■ **SET PROBLEM**: According to the forum reply about Exim zombie processes, which processes don't become zombies when they exit?

Re: [exim] Exim4 zombie processes are not killed

Szerző: Phil Pennock
Dátum:
Címzett: Alexander Nagel
CC: exim-users
Tárgy: Re: [exim] Exim4 zombie processes are not killed

On 2008-03-15 at 12:44 +0100, Alexander Nagel wrote:
> I know what zombie processes are, but the problem is that the zombies are
> not getting killed by init (pid 1). They are still there and i can kill them only with -9
> I always try -15 to prevent data loss ;-)

Init doesn't kill them. If it's a zombie, listed with 'Z' in the ps
listing, then it's already dead. There is no risk of data loss as all
open files, etc, are already closed. kill -9 on the zombie process
itself won't change its state, since it's already dead.

Presence of a zombie on the system is not directly a cause for panic and
to go around trying to clean things up: most processes go through a
zombie state when they exit, but it only lasts at most milliseconds.
The only processes which don't become zombies are those where the parent
process currently has SIG_IGN as the handler for SIGCHLD, and even that
behaviour is a non-portable assumption.

A zombie is a dead process which has not been reaped by its parent.
Unless init is broken (which hasn't been managed even by the most
obscure Linux distributions, AFAIK) if init isn't reaping the process
then the reason is that init is not the parent of the zombie process.
Which means that the original process which called fork() still exists.
So the question is why _that_ process hasn't reaped the child.

Reasons for that include:
 * it will do, but you just happened to have the ps gather data in the
   moments between the process becoming a zombie and the parent reaping
   it
 * it will do, but the parent is designed to let children be zombies for
   a little while before reaping them; how safe this is depends upon the
   patterns of how the parent spawns children:
    * one process max?  Not worth worrying about
    * arbitrary number of processes?  Perhaps less wise
 * it will do but the parent is single-threaded and has run some other
   child process which it blocks to wait on and that process has
   unexpectedly hung; the zombie will be reaped when the later process
   exits (a style variation on the previous point)

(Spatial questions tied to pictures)
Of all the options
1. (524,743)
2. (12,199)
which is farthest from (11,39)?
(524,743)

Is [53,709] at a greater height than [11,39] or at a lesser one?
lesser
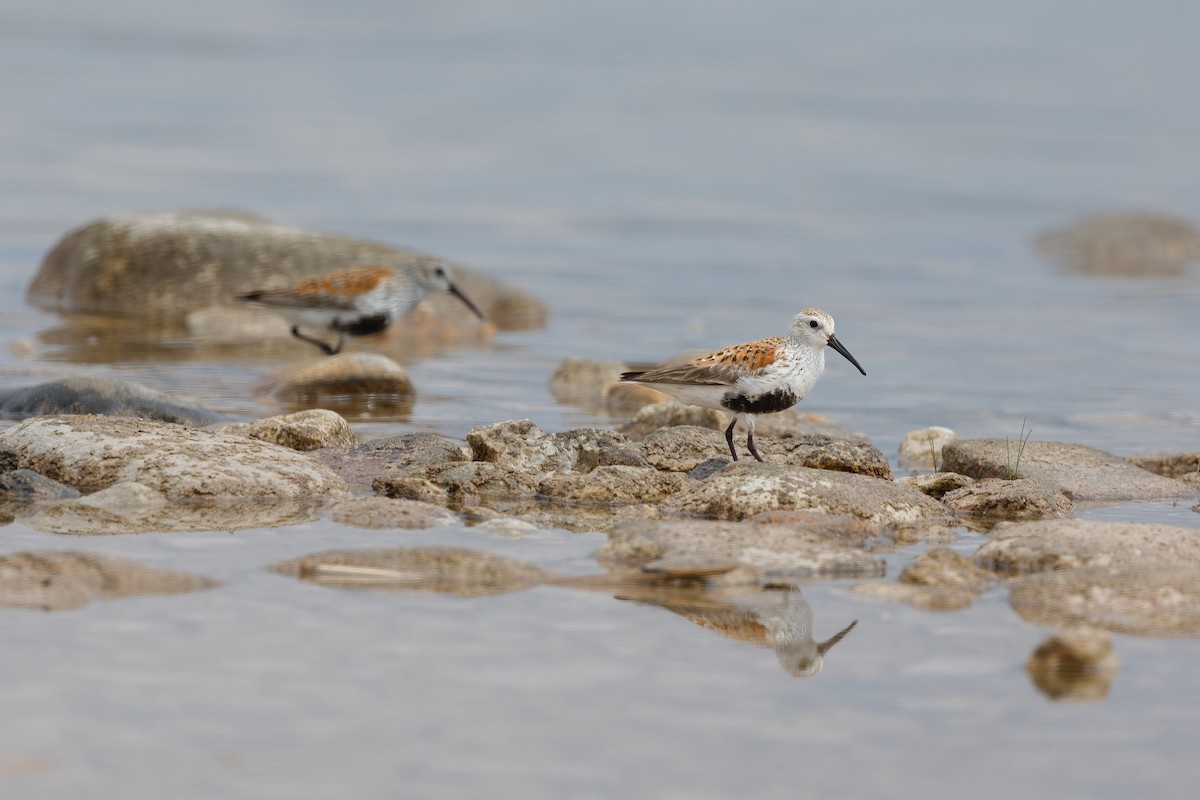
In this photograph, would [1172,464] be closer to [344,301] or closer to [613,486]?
[613,486]

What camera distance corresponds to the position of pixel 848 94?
40.3 metres

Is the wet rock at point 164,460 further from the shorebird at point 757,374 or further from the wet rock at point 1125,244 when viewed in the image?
the wet rock at point 1125,244

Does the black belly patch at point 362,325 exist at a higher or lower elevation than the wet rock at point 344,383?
higher

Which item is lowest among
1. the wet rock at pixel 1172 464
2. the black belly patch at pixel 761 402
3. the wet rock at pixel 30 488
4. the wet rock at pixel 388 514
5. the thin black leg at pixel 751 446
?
the wet rock at pixel 30 488

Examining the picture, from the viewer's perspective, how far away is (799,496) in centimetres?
843

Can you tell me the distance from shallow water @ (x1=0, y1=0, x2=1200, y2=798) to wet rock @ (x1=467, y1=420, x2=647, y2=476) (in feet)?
5.25

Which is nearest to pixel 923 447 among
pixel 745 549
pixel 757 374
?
pixel 757 374

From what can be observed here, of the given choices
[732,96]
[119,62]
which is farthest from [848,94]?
[119,62]

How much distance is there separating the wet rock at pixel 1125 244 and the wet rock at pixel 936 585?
657 inches

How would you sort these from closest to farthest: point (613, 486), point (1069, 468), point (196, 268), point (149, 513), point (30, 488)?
point (149, 513), point (30, 488), point (613, 486), point (1069, 468), point (196, 268)

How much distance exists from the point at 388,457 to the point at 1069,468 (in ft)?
13.8

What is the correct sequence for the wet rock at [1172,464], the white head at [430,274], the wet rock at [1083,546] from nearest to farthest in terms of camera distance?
the wet rock at [1083,546] < the wet rock at [1172,464] < the white head at [430,274]

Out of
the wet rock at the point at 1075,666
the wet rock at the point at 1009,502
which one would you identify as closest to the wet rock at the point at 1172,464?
the wet rock at the point at 1009,502

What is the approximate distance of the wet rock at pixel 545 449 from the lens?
9469 mm
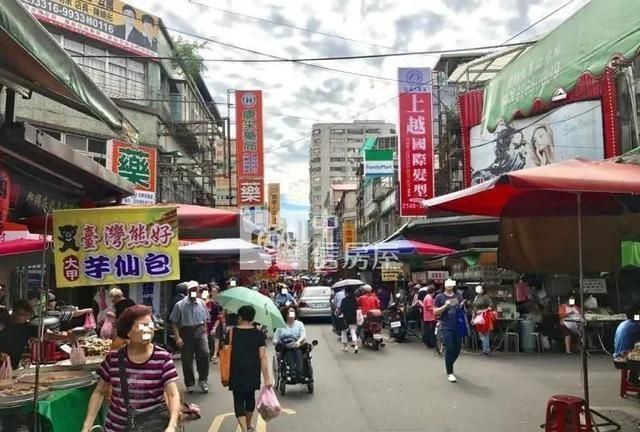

■ **RESULT OF THIS EXERCISE**: Processes whose parent currently has SIG_IGN as the handler for SIGCHLD.